How We Tackle Complexity Traditionally

Despite all this, we can’t solve large problems without a large team; this is when complexity begins to creep in.

We know that FAANG companies are notoriously selective in their hiring processes because they understand that a few individuals can cause a promising project to derail or diverge.

Software engineering is about creating abstractions that are as leak-proof as possible, minimizing the effects between unrelated components, and keeping those components as loosely coupled as possible. It is a constant battle to keep complexity down and simplicity up.

So, Why All the Hype?

What “accidental difficulties” are LLMs solving that have stumped previous technologies? The list is remarkable:

Solving Algorithmic Challenges: I’ve watched ChatGPT solve medium-difficulty LeetCode problems in a single prompt. More complex, “hard” problems—the kind that truly test seasoned engineers—can often be solved with just a few prompt iterations. Historically, proficiency at this level was a ticket to a high-paying job at a top tech company. Don’t believe me? See this one about finding the longest substring without repeating characters:

LeetCode Algorithm Problem

I didn’t even bother to copy the problem text, just throw a screenshot of it and it solved it in one shot.

Designing Data Structures: LLMs have internalized the canon of classical data structures. They demonstrate a remarkable ability to combine these structures creatively, tailoring solutions to fit the specific needs of a problem.
Performance Optimization: I’ve personally seen ChatGPT transform slow SQL queries into versions that run ten times faster. This power isn’t limited to general coding. A former colleague, Operations Research professor Jean-François Côté, notes that his students use AI to reformulate complex linear programming models into more efficient, well-established variations.
Intuitive Refactoring: Deterministic refactoring tools need precise instructions. In contrast, you can give an LLM a high-level command like, “Convert this conditional logic into inheritance,” and it will execute the change in perfect Martin Fowler fashion—no need to manually define scopes, parameters, or conditions.

And the list goes on. The hype is there because LLMs can solve a vast range of the accidental difficulties in software engineering, and that is a huge development.

Conclusion

However, as the Nobel prize winner in Computer Science for its work on deep learning, said:

We won’t reach AGI by scaling up LLMs.

— Yann LeCun, https://www.youtube.com/watch?v=4__gg83s_Do

LeCun also noted that we need mental models and abstractions to navigate the world. Hierarchical thinking helps us do this by splitting a large task, like a trip from New York to Paris, into a series of simpler steps. We don’t have to think about every single detail at once, like how we’re going to leave our house or which street to take. We can abstract away those details and concentrate on a simpler goal, like “get to the airport.”
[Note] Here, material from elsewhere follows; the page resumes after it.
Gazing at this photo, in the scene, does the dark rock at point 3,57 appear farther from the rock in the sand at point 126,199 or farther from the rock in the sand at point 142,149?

He claims LLMs can’t do this, which is a major shortcoming, IMHO. That’s because this skill is fundamentally what software engineering is all about. Software engineering isn’t just about algorithms or data structures—it’s the art of building layers of abstraction that work together to solve complex problems through emergent properties of the system.

Lastly, let’s say we succeed scaling up LLMs to an AGI or make them think hierarchically. Unfortunately, intelligence alone is not enough to slay the werewolf of software complexity. Great software engineers have a deep-rooted fear of complexity and an aggressive drive to eliminate it. You need this kind of survival instinct to deal with large projects, you need scars; how to make LLMs more fearful when they generate code? Software constructs are cathedrals of abstraction that no one completely understands. You can’t just throw code at them; you need a more humble approach and constantly refactor your thinking of the system you deal with. Does all this fit in a LLM context window?